Peter Peine, einst Dreher, sägt das ganze Jahr. „Für einige Weihnachtsmärkte“, sagt er. „Nach Orsoy komme ich besonders gerne.“ Ob hölzerner Baum- und Fensterschmuck oder Krippenzubehör, Peine hatte alles im Angebot. Wenn Weihnachten vorbei ist, fängt er schon mit dem Sägen für das nächste Jahr an. In der Kirche gab es bei Chorgesang oder Posaunenschall modischen Schmuck. Kirsten Pops, Dauergast in Orsoy, wächst künstlerisch über sich hinaus: Ihr Schmuck, ob Glas, Keramik, Eifeler Lava oder aus selbst gemachten Filz beeindruckte. Künstlerisch ging es es im Alten Rathaus zu: Das Orsoyer Kunstspektrum gehört längst zum Adventsmarkt, bot zum sechsten Mal von Gemälden bis Skulpturen Hobbykünstlern der Region eine Plattform. „174 Werke sind heute ausgestellt“, sagte Edith Beck-Kowollik, die mit Heide Mischke die zweimal jährlich stattfindenden Ausstellungen organisiert. Schon jetzt hatten sich 16 Künstler für das kommende Jahr eingetragen. Literarisch trumpfte der Verein LeseLust auf. Etliche Meter maßen die Tische und Regale mit Büchern, die Orsoyer gespendet hatten, manches Buch noch eingeschweißt, nagelneu. Mehr als 2000 Bücher warteten auf neue Nutzer - gegen eine Spende für LeseLust.

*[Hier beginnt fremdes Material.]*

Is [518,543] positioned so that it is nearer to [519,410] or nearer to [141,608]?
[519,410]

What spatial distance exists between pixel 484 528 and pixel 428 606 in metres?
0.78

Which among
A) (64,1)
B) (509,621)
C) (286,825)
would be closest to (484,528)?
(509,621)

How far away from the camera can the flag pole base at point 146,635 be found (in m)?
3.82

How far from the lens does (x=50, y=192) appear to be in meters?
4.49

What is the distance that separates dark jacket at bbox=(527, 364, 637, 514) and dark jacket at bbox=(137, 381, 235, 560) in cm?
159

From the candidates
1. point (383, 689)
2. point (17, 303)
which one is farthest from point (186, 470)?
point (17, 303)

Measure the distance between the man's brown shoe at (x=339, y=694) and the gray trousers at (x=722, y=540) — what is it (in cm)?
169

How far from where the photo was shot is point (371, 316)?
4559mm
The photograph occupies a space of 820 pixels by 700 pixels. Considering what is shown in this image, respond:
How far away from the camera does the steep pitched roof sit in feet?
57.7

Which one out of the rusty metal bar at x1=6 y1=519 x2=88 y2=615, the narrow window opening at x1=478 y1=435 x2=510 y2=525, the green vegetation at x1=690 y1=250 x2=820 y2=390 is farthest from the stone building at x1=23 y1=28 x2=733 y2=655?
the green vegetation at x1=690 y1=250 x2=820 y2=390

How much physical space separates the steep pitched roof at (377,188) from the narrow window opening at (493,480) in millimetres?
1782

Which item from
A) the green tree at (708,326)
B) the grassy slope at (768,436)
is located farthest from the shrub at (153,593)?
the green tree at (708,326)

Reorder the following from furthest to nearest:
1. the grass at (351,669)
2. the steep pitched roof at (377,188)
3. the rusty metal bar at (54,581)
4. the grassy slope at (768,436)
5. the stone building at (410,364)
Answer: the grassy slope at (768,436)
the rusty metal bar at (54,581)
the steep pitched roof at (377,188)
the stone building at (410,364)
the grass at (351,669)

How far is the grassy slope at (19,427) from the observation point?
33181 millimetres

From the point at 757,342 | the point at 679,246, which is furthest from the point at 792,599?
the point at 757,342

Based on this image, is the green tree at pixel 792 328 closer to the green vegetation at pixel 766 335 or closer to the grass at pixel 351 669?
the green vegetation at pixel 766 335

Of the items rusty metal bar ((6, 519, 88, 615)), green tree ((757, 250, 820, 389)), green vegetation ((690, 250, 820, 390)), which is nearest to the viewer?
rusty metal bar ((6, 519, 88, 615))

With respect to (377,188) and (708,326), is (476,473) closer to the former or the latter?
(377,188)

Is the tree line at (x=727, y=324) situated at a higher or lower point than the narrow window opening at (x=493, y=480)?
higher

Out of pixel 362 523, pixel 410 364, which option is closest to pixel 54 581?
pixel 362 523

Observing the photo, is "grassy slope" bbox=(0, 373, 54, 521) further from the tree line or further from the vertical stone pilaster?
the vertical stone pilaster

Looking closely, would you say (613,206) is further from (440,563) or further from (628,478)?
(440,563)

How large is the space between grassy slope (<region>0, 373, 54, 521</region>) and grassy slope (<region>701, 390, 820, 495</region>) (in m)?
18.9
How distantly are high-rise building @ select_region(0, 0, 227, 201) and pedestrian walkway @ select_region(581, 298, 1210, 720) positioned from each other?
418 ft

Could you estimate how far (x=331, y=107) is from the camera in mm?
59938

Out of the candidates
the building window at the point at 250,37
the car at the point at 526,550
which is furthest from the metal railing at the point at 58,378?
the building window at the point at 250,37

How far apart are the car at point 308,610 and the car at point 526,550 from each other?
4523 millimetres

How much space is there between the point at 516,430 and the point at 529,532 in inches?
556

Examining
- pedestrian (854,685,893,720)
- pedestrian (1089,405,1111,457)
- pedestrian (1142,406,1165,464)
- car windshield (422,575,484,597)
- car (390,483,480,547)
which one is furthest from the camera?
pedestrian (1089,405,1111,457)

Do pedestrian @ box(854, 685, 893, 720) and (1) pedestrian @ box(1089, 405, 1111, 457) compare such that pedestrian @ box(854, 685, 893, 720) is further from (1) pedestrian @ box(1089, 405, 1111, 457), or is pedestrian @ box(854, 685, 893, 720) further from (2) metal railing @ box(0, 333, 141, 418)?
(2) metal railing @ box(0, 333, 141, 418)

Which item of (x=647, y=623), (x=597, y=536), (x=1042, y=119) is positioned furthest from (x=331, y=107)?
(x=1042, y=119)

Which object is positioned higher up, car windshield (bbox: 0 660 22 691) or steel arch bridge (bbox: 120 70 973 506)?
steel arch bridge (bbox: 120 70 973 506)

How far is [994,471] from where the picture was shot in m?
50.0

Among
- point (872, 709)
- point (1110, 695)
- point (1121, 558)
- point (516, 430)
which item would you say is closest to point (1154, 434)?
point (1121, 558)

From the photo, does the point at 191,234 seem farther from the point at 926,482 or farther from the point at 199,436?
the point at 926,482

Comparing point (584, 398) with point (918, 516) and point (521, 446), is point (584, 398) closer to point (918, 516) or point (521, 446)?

Nur auf der Kuhstraße blieb es ruhig. Orsoys Geschäftsleute, sonst auch mit Ständen präsent, glänzten durch Abwesenheit. Nicht mal eine Hand voll hatte geöffnet. Wer geöffnet hatte, wartete mit besonderen Angeboten auf. Wie der Salon Elisabeth. Jeden Haarschnitt gab es für zehn Euro, den Glühwein gratis dazu. Und Plätzchen satt.